Início > Cognitive, Watson, watson explorer, wex > Improving your queries at Watson Explorer using Ontolections

Improving your queries at Watson Explorer using Ontolections

A good approach to enrich your queries at Watson Explorer its use Ontolections. A ontolection provides a set of related terms that are specific to the domain of an application or enterprise, and identifies the relationships between them. Basically, Wex Engine query the ontolection with the query terms, then, add this terms to the final query, and then, query your original collection.

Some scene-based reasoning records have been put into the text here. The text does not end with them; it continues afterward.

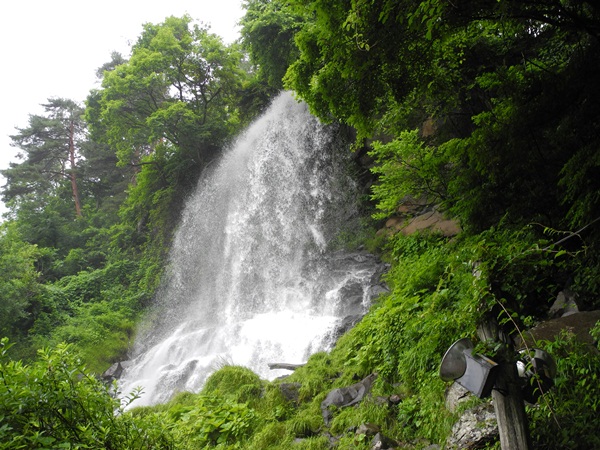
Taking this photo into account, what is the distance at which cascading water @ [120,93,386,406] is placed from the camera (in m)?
11.8

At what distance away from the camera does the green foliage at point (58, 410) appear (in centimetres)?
211

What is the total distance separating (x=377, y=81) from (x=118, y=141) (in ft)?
63.9

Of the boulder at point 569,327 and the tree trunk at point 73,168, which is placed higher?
the tree trunk at point 73,168

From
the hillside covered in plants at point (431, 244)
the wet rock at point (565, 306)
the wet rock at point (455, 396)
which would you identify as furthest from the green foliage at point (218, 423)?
the wet rock at point (565, 306)

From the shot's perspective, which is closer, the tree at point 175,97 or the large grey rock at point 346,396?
the large grey rock at point 346,396

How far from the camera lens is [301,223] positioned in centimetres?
1622

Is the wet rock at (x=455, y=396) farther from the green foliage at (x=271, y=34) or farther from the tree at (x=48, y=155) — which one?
the tree at (x=48, y=155)

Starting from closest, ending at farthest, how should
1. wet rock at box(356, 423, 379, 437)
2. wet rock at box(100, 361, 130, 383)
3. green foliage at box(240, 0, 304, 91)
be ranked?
wet rock at box(356, 423, 379, 437)
wet rock at box(100, 361, 130, 383)
green foliage at box(240, 0, 304, 91)

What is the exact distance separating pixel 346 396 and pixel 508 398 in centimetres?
379

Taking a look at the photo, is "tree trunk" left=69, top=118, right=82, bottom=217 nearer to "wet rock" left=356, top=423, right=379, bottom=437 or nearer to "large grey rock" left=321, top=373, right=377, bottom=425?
"large grey rock" left=321, top=373, right=377, bottom=425

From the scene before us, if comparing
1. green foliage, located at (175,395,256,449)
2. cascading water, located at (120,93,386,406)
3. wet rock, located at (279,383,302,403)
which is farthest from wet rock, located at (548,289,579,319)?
cascading water, located at (120,93,386,406)

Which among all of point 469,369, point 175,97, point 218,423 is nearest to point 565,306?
point 469,369

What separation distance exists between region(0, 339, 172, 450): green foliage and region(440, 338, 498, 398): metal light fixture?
2.29m

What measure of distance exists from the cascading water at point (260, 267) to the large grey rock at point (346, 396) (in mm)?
3701
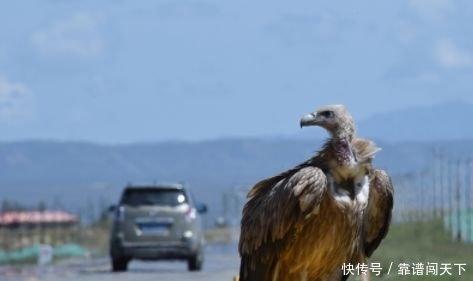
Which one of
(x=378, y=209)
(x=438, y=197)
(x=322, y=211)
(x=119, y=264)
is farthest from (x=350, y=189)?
(x=438, y=197)

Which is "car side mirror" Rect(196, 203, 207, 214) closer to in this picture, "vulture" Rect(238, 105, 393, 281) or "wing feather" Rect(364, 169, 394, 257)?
"wing feather" Rect(364, 169, 394, 257)

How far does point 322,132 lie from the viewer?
692 inches

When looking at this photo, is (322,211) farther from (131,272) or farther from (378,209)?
(131,272)

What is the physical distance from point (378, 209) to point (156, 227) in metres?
22.6

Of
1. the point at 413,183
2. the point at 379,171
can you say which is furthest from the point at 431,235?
the point at 379,171

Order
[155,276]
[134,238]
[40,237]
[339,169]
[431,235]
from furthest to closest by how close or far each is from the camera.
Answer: [40,237], [431,235], [134,238], [155,276], [339,169]

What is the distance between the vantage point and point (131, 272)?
4006cm

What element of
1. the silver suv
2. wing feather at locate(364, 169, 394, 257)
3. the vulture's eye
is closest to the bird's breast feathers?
wing feather at locate(364, 169, 394, 257)

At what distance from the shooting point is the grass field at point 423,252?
27.3 metres

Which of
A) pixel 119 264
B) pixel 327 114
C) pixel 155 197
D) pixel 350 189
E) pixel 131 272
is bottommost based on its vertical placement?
pixel 131 272

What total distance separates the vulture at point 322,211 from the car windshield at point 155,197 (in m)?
22.3

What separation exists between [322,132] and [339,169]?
0.68 m

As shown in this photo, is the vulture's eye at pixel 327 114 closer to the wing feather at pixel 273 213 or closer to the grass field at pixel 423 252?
the wing feather at pixel 273 213

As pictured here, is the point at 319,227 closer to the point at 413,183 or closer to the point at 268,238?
the point at 268,238
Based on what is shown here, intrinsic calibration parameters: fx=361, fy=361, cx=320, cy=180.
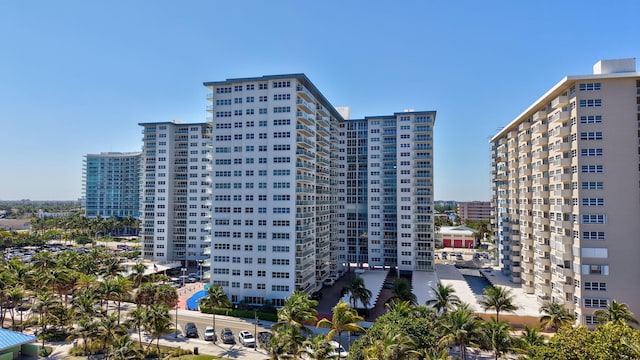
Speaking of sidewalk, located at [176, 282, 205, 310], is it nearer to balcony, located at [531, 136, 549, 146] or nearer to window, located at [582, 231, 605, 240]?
window, located at [582, 231, 605, 240]

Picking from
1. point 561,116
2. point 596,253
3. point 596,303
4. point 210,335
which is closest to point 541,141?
point 561,116

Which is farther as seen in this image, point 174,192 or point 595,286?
point 174,192

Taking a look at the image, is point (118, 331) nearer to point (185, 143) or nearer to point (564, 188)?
point (564, 188)

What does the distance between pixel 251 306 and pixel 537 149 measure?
5785 centimetres

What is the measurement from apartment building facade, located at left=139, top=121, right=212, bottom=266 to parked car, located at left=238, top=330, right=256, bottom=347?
53.9 meters

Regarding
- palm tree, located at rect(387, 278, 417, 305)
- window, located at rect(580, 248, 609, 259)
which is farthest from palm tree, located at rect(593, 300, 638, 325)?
palm tree, located at rect(387, 278, 417, 305)

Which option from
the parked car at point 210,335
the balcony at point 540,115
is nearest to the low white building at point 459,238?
the balcony at point 540,115

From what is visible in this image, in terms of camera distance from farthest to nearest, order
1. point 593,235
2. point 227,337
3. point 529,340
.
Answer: point 227,337 < point 593,235 < point 529,340

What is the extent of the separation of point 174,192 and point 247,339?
2603 inches

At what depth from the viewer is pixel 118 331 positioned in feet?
136

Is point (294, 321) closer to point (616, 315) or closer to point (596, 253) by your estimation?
point (616, 315)

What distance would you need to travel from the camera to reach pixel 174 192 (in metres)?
104

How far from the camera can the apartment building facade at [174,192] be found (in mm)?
101438

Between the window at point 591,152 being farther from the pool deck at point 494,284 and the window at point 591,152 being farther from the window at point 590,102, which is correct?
the pool deck at point 494,284
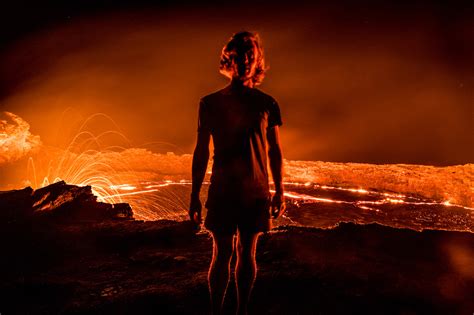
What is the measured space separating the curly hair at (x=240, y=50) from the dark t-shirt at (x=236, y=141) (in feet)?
0.82

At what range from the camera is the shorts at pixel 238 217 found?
2.81 meters

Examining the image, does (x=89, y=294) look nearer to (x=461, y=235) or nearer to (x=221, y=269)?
(x=221, y=269)

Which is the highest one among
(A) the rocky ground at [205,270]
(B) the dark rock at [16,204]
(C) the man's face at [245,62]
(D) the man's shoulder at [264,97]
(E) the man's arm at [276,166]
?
(C) the man's face at [245,62]

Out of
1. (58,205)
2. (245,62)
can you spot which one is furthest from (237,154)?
(58,205)

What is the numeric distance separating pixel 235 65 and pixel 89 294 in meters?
4.03

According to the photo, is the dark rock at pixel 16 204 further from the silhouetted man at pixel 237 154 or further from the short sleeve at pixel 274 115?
the short sleeve at pixel 274 115

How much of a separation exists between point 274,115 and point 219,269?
1736 mm

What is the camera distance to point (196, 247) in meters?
6.61

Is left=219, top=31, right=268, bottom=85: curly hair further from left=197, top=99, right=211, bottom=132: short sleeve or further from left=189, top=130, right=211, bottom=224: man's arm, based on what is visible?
left=189, top=130, right=211, bottom=224: man's arm

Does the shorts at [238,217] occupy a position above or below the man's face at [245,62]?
Answer: below

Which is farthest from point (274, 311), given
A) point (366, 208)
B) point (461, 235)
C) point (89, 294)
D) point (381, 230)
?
point (366, 208)

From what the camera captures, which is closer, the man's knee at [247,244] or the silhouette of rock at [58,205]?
the man's knee at [247,244]

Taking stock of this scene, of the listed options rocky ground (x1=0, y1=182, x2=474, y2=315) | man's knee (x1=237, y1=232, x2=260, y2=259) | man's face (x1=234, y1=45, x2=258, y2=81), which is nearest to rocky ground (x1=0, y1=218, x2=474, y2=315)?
rocky ground (x1=0, y1=182, x2=474, y2=315)

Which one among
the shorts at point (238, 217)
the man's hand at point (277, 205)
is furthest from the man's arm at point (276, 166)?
the shorts at point (238, 217)
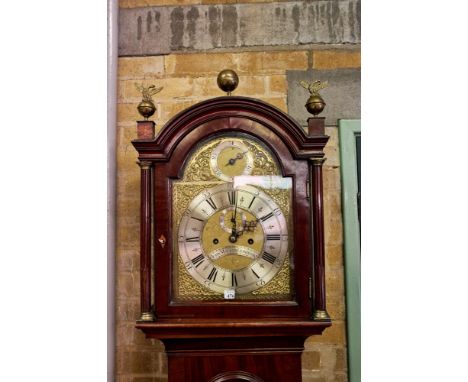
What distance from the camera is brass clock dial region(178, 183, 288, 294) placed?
1537mm

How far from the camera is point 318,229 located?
60.2 inches

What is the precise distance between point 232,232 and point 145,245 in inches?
11.3

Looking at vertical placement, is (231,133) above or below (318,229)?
above

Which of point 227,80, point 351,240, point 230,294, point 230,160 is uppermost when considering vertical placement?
point 227,80

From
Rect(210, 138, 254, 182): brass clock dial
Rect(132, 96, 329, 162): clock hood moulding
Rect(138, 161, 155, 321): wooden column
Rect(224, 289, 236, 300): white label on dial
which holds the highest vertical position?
Rect(132, 96, 329, 162): clock hood moulding

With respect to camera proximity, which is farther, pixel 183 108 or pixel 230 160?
pixel 183 108

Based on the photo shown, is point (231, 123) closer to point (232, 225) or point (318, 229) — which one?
point (232, 225)

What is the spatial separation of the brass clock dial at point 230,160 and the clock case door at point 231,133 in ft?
0.14

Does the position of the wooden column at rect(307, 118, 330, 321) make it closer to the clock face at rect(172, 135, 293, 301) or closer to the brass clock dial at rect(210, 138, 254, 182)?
the clock face at rect(172, 135, 293, 301)

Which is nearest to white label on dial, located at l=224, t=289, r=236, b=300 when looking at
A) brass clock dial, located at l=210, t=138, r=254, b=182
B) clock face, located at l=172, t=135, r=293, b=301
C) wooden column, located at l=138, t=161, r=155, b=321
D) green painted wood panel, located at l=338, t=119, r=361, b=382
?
clock face, located at l=172, t=135, r=293, b=301

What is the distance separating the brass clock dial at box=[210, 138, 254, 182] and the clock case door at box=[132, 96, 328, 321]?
4 centimetres

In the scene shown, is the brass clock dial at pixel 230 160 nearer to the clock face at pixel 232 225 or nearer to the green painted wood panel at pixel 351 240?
the clock face at pixel 232 225

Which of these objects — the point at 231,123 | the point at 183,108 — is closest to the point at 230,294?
the point at 231,123

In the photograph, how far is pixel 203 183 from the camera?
1562 mm
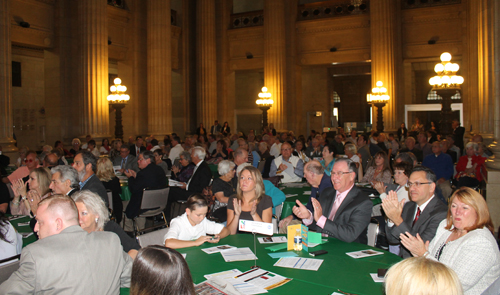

For example: lets suppose that you have a synonym configured as: ALM → Application Lyfecycle Management. If user search for ALM, WEX engine will search also for Application Lyfecycle Management.

A ontolection can have also more than synonyms, we can have related terms, rewrite, spelling, etc. I recommend start with synonyms, then, improve your ontolection.

The first step to start playing with ontolections is create a Thesaurus file. This file will be used to create the ontolection. You can generate a thesaurus from several ways. The most common is create your own XML file manually, but, you can use something called Ontolection Trainer (Ill show how to use in the next posts).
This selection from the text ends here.